Previous studies have reported 54 cases of MM with myelomatous meningeal involvement, and a male/female ratio of 1 : 2. The advanced stage of MM, with circulating plasma cells in the peripheral blood, suggested a hematogenous spread of tumor cells to the meninges. Unfortunately, imaging studies are often nonspecific, and the differential diagnosis includes metastasis, lymphoma, meningioma, dural granulocytic sarcoma, plasmacytoma, infectious meningitis, and leptomeningeal carcinomatosis [9]. A diagnosis of dural myeloma requires a histologic examination of tissue, although this may not be indicated if the patient already has a history of MM or a poor prognosis [7]. The prognosis associated with leptomeningeal infiltration by plasma cells is extremely poor, with a median survival of 1.5 to 3 months despite various treatments, including intrathecal and/or systemic chemotherapy and cranial radiotherapy. More rarely, a direct accumulation of plasma cells in the dura mater may present as an isolated mass without any leptomeningeal or cerebrospinal fluid diffusion. This solitary monoclonal plasma cell tumor arising from the dura mater has been identified as solitary dural plasmacytoma [10]. In our patient, there was no presence of any plasma cells in the five consecutive studies of CSF by postoperative external lumbar drainage for 5 days.

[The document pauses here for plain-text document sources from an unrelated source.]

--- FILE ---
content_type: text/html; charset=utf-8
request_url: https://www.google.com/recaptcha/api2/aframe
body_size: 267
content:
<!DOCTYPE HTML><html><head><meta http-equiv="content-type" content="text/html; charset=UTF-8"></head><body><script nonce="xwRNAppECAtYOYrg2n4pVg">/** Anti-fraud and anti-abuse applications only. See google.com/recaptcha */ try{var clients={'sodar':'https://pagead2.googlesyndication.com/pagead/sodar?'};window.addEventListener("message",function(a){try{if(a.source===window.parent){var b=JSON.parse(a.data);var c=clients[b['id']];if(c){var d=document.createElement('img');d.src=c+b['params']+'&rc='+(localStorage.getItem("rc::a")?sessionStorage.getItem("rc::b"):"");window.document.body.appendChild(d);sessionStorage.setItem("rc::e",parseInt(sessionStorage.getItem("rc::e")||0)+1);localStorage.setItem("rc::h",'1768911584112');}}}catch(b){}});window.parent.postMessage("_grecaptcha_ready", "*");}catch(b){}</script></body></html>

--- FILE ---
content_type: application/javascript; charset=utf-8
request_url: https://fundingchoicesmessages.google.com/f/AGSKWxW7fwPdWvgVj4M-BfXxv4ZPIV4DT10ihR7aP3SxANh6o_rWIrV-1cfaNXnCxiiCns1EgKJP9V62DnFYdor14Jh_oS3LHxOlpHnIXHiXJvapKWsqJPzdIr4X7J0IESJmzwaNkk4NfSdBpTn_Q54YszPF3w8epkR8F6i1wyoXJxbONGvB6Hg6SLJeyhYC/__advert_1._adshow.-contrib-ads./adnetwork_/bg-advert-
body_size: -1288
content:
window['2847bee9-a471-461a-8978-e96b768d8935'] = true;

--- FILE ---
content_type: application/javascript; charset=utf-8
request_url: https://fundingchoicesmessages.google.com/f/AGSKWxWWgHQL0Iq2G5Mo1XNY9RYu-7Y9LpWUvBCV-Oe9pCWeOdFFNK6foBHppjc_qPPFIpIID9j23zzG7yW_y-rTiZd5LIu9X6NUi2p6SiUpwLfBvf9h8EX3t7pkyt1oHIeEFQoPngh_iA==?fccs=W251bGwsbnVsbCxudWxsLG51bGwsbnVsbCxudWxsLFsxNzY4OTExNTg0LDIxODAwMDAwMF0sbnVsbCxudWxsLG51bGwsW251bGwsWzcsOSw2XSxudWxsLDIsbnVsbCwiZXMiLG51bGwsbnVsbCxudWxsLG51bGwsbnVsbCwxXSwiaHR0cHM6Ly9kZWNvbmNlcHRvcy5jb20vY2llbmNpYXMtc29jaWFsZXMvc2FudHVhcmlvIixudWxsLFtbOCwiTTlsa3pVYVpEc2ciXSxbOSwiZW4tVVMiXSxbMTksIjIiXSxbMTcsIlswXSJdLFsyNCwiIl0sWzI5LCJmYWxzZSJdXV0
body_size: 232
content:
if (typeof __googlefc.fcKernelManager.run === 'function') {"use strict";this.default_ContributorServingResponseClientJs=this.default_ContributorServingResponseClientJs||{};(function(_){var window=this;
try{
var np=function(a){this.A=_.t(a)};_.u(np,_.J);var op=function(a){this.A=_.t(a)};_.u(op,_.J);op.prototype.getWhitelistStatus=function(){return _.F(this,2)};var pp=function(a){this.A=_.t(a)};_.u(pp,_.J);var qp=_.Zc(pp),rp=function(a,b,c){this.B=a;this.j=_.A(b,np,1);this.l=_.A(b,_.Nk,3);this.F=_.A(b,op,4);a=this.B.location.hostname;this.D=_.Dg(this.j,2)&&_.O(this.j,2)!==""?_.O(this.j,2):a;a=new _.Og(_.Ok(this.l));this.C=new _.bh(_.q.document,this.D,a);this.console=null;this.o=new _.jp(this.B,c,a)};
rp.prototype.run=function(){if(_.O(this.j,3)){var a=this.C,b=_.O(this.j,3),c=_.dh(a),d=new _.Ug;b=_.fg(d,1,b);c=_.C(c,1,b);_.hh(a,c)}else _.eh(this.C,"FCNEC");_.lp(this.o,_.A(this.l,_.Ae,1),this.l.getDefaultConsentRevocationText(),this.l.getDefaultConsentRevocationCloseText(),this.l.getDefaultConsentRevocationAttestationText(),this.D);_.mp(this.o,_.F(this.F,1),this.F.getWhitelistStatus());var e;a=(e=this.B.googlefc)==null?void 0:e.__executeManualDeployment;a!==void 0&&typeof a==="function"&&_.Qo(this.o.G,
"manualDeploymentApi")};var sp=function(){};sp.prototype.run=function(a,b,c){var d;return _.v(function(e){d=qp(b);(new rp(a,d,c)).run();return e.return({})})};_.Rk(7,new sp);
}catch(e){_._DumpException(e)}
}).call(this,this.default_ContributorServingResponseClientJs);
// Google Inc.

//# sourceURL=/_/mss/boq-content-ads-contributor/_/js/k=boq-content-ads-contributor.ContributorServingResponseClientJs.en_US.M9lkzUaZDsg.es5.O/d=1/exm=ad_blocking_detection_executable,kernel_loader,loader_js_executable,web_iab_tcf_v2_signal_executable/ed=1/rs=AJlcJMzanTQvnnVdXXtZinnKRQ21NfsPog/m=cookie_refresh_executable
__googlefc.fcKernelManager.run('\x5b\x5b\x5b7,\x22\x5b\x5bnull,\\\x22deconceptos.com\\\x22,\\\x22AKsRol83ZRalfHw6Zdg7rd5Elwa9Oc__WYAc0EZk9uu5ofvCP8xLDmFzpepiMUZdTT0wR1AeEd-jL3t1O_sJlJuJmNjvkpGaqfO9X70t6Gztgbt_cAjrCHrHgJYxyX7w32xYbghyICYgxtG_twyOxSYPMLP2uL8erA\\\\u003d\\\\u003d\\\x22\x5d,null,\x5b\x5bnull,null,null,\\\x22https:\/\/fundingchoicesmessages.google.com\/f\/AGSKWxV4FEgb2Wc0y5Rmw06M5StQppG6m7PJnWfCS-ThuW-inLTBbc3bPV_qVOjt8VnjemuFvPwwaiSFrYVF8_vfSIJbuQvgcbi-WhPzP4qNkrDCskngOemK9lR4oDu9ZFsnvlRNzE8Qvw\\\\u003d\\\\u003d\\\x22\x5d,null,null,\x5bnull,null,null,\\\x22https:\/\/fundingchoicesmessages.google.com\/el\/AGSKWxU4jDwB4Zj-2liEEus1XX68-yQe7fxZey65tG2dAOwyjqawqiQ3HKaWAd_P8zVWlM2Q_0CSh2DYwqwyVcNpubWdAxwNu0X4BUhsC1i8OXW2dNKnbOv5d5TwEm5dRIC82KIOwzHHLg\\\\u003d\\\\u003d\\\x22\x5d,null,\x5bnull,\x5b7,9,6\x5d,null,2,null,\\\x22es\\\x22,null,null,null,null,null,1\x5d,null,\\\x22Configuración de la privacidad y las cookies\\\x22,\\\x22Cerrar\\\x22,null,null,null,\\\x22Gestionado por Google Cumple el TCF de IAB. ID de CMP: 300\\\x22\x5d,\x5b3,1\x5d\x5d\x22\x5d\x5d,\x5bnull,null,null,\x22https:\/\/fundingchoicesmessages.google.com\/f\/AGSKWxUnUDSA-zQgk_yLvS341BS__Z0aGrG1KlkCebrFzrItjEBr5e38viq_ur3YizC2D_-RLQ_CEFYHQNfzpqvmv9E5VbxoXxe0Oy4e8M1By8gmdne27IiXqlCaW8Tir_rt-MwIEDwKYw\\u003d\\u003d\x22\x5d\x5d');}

Because of its infrequency, no guidelines have been established for the treatment of patients with CNS MM. The treatment is similar to that of leukemias and aggressive lymphomas invading the CNS, and includes intrathecal chemotherapy or combination systemic chemotherapies that cross the blood-brain barrier, with or without cranial irradiation. Case reports using autologous and allogeneic stem cell transplantation in CNS myeloma reported disease remission of up to 12 months [5]. Systemic chemotherapy agents used with mostly transient responses include a combination of doxorubicin, cyclophosphamide, melphalan, cisplatin, and etoposide, bortezomib, and the immunomodulators thalidomide and lenalidomide. Except for cisplatin and etoposide, most of the other chemotherapeutic regimens used to treat CNS myelomatosis, including bortezomib and the immunomodulators thalidomide and lenalidomide, are not known to cross the blood-brain barrier, or there is insufficient information on their CNS penetration. Cranial irradiation appears to be transiently effective [2]. Our patient underwent surgery for the extensive intracranial involvement of MM, which did not show active lesions on the PET and bone scans. However, it is still necessary to evaluate the patient systemically with bone marrow biopsy for a better prognosis and differential diagnosis of the solitary dural plasmacytoma.
In conclusion, MM requires an accurate diagnosis and a CNS evaluation with MRI and other imaging as early as possible in order to define the meningeal or cerebral involvement. This would also aid in the use of optimized chemotherapeutic agents and radiation.